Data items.
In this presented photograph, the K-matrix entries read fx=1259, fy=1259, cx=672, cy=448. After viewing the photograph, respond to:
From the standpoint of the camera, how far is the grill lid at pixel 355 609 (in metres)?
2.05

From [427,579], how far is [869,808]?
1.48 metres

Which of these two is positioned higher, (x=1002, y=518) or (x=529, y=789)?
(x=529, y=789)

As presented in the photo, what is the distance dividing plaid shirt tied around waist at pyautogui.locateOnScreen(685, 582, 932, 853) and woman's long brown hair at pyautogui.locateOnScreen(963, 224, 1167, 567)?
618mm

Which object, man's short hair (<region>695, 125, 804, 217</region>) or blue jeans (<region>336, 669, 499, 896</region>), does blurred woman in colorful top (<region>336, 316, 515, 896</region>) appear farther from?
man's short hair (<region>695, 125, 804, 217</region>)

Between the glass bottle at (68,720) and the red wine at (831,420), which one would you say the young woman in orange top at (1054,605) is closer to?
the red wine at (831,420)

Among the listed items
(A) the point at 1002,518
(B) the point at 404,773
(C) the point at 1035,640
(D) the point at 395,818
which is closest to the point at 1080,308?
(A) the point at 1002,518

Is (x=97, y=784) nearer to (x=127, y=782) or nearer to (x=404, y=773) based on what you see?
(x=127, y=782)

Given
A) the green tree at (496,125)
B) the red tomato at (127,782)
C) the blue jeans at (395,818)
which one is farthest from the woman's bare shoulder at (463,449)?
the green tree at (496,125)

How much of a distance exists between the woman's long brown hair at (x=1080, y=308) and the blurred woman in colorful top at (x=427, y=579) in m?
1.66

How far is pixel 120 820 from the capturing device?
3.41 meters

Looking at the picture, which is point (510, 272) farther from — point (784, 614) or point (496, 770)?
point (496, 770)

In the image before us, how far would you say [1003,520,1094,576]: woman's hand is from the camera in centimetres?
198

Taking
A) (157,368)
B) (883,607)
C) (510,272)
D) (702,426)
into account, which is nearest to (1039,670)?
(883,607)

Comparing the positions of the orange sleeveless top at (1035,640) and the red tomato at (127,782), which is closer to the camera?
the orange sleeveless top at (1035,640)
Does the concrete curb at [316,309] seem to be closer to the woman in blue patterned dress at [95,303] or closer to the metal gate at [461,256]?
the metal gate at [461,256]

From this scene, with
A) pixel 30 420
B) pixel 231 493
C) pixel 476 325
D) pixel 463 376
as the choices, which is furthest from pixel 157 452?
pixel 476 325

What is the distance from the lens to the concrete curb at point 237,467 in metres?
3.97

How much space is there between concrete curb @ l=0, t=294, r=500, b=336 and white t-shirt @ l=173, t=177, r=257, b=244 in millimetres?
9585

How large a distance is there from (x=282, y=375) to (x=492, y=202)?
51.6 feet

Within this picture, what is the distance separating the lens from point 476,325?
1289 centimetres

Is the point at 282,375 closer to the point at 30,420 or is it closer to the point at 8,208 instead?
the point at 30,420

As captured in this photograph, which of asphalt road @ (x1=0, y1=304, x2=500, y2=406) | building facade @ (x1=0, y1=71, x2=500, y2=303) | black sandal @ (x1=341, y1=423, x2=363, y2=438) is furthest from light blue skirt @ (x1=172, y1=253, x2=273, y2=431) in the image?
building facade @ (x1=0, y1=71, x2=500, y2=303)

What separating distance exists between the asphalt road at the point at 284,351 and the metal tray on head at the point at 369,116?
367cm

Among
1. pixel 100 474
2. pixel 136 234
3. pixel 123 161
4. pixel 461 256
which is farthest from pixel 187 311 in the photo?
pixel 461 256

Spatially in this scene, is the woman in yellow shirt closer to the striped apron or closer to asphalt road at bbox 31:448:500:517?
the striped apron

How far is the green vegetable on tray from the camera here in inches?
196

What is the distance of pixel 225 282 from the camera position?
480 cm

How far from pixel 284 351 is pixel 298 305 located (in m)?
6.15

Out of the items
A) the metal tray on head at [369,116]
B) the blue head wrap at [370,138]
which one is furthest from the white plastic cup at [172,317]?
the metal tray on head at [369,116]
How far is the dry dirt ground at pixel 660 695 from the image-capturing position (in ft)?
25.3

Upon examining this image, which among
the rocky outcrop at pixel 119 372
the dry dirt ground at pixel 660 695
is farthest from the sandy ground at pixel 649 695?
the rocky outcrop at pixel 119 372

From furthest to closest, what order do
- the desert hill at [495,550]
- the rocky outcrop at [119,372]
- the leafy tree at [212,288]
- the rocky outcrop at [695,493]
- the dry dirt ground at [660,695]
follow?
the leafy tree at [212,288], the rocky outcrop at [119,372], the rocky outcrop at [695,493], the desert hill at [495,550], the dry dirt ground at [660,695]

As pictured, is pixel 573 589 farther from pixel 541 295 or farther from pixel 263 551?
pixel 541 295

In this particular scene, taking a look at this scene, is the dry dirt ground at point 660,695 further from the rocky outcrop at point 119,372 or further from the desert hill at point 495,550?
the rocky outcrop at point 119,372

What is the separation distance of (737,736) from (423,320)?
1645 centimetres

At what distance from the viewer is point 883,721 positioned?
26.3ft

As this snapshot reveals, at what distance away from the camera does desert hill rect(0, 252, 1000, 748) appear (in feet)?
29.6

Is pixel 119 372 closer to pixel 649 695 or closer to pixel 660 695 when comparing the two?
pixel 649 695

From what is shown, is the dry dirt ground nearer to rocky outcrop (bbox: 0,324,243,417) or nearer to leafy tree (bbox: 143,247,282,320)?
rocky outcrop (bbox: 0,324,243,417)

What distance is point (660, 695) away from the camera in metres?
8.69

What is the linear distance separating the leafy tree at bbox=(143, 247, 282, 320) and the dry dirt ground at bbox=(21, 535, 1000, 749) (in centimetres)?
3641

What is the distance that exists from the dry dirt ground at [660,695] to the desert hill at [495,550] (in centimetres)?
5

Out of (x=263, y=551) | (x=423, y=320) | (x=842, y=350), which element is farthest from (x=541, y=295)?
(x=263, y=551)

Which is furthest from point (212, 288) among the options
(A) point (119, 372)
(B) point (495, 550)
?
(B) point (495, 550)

Your objective.
Copy out every one of the rows above, word for word.

The result.
In this presented photograph, the K-matrix entries read fx=1259, fy=1259, cx=672, cy=448. After viewing the photograph, respond to:
From the standpoint of the camera, how far is the grill lid at pixel 355 609 (in metres)?
2.05

From [427,579], how far is [869,808]?
1.48 metres

Which of these two is positioned higher, (x=1002, y=518) or (x=529, y=789)?
(x=529, y=789)

As presented in the photo, what is the distance dividing plaid shirt tied around waist at pyautogui.locateOnScreen(685, 582, 932, 853) and woman's long brown hair at pyautogui.locateOnScreen(963, 224, 1167, 567)?
618mm

Which object, man's short hair (<region>695, 125, 804, 217</region>) or blue jeans (<region>336, 669, 499, 896</region>), does blurred woman in colorful top (<region>336, 316, 515, 896</region>) appear farther from?
man's short hair (<region>695, 125, 804, 217</region>)

Between the glass bottle at (68,720) and the red wine at (831,420), which one would you say the young woman in orange top at (1054,605) is closer to?
the red wine at (831,420)

Among the listed items
(A) the point at 1002,518
(B) the point at 404,773
(C) the point at 1035,640
(D) the point at 395,818
which is closest to the point at 1080,308?
(A) the point at 1002,518

Is (x=97, y=784) nearer to (x=127, y=782) or nearer to (x=404, y=773) based on what you see?
(x=127, y=782)

Given
A) the green tree at (496,125)
B) the red tomato at (127,782)
C) the blue jeans at (395,818)
which one is farthest from the woman's bare shoulder at (463,449)?
the green tree at (496,125)

How much of a distance exists between the woman's long brown hair at (x=1080, y=308) and the blurred woman in colorful top at (x=427, y=579) in m?
1.66

How far is pixel 120 820 from the capturing device?
3.41 meters

Looking at the picture, which is point (510, 272) farther from — point (784, 614) or point (496, 770)?
point (496, 770)

In the image before us, how far would you say [1003,520,1094,576]: woman's hand is from the camera in centimetres?
198

Taking
A) (157,368)
B) (883,607)
C) (510,272)
D) (702,426)
into account, which is nearest to (1039,670)?
(883,607)

Comparing the positions of the orange sleeveless top at (1035,640) and the red tomato at (127,782), which is closer to the camera?
the orange sleeveless top at (1035,640)
Does the concrete curb at [316,309] seem to be closer to the woman in blue patterned dress at [95,303] or closer to the metal gate at [461,256]?
the metal gate at [461,256]

From this scene, with
A) pixel 30 420
B) pixel 231 493
C) pixel 476 325
D) pixel 463 376
as the choices, which is furthest from pixel 157 452?
pixel 476 325

What is the distance from the lens to the concrete curb at point 237,467 in metres?
3.97

How much space is there between concrete curb @ l=0, t=294, r=500, b=336 and white t-shirt @ l=173, t=177, r=257, b=244 in millimetres?
9585

How large a distance is there from (x=282, y=375) to (x=492, y=202)?
51.6 feet

Within this picture, what is the distance separating the lens from point 476,325?
1289 centimetres

Is the point at 282,375 closer to the point at 30,420 or is it closer to the point at 8,208 instead?
the point at 30,420

As captured in this photograph, which of asphalt road @ (x1=0, y1=304, x2=500, y2=406) | building facade @ (x1=0, y1=71, x2=500, y2=303) | black sandal @ (x1=341, y1=423, x2=363, y2=438) is furthest from light blue skirt @ (x1=172, y1=253, x2=273, y2=431) in the image?
building facade @ (x1=0, y1=71, x2=500, y2=303)

What separating distance exists between the asphalt road at the point at 284,351 and the metal tray on head at the point at 369,116?
367cm

Among
1. pixel 100 474
2. pixel 136 234
3. pixel 123 161
4. pixel 461 256
which is farthest from pixel 187 311 in the photo?
pixel 461 256

Spatially in this scene, is the woman in yellow shirt closer to the striped apron or closer to asphalt road at bbox 31:448:500:517?
the striped apron

How far is the green vegetable on tray from the camera here in inches?
196

What is the distance of pixel 225 282 from the camera position?
480 cm

How far from pixel 284 351 is pixel 298 305 located (in m)?
6.15

Out of the items
A) the metal tray on head at [369,116]
B) the blue head wrap at [370,138]
which one is furthest from the white plastic cup at [172,317]?
the metal tray on head at [369,116]
How far is the dry dirt ground at pixel 660 695 from the image-capturing position (in ft)?
25.3

Upon examining this image, which among
the rocky outcrop at pixel 119 372
the dry dirt ground at pixel 660 695
is farthest from the sandy ground at pixel 649 695?
the rocky outcrop at pixel 119 372

From furthest to closest, what order do
- the desert hill at [495,550]
- the rocky outcrop at [119,372]
- the leafy tree at [212,288]
- the rocky outcrop at [695,493]
- the dry dirt ground at [660,695]
follow?
the leafy tree at [212,288], the rocky outcrop at [119,372], the rocky outcrop at [695,493], the desert hill at [495,550], the dry dirt ground at [660,695]

As pictured, is pixel 573 589 farther from pixel 541 295 or farther from pixel 263 551?
pixel 541 295

In this particular scene, taking a look at this scene, is the dry dirt ground at point 660,695 further from the rocky outcrop at point 119,372 or further from the desert hill at point 495,550?
the rocky outcrop at point 119,372

What is the separation distance of (737,736) from (423,320)?
1645 centimetres

At what distance from the viewer is point 883,721 positioned?
26.3ft

As this snapshot reveals, at what distance away from the camera does desert hill rect(0, 252, 1000, 748) appear (in feet)?
29.6

Is pixel 119 372 closer to pixel 649 695 or closer to pixel 660 695 when comparing the two?
pixel 649 695

From what is shown, is the dry dirt ground nearer to rocky outcrop (bbox: 0,324,243,417) or nearer to leafy tree (bbox: 143,247,282,320)?
rocky outcrop (bbox: 0,324,243,417)

What distance is point (660, 695) away from the camera in metres?
8.69

What is the linear distance separating the leafy tree at bbox=(143, 247, 282, 320) and the dry dirt ground at bbox=(21, 535, 1000, 749) (in centimetres)?
3641

What is the distance that exists from the dry dirt ground at [660,695] to the desert hill at [495,550] (in centimetres)?
5

Out of (x=263, y=551) | (x=423, y=320) | (x=842, y=350), which element is farthest from (x=541, y=295)?
(x=263, y=551)

Which is furthest from point (212, 288) among the options
(A) point (119, 372)
(B) point (495, 550)
?
(B) point (495, 550)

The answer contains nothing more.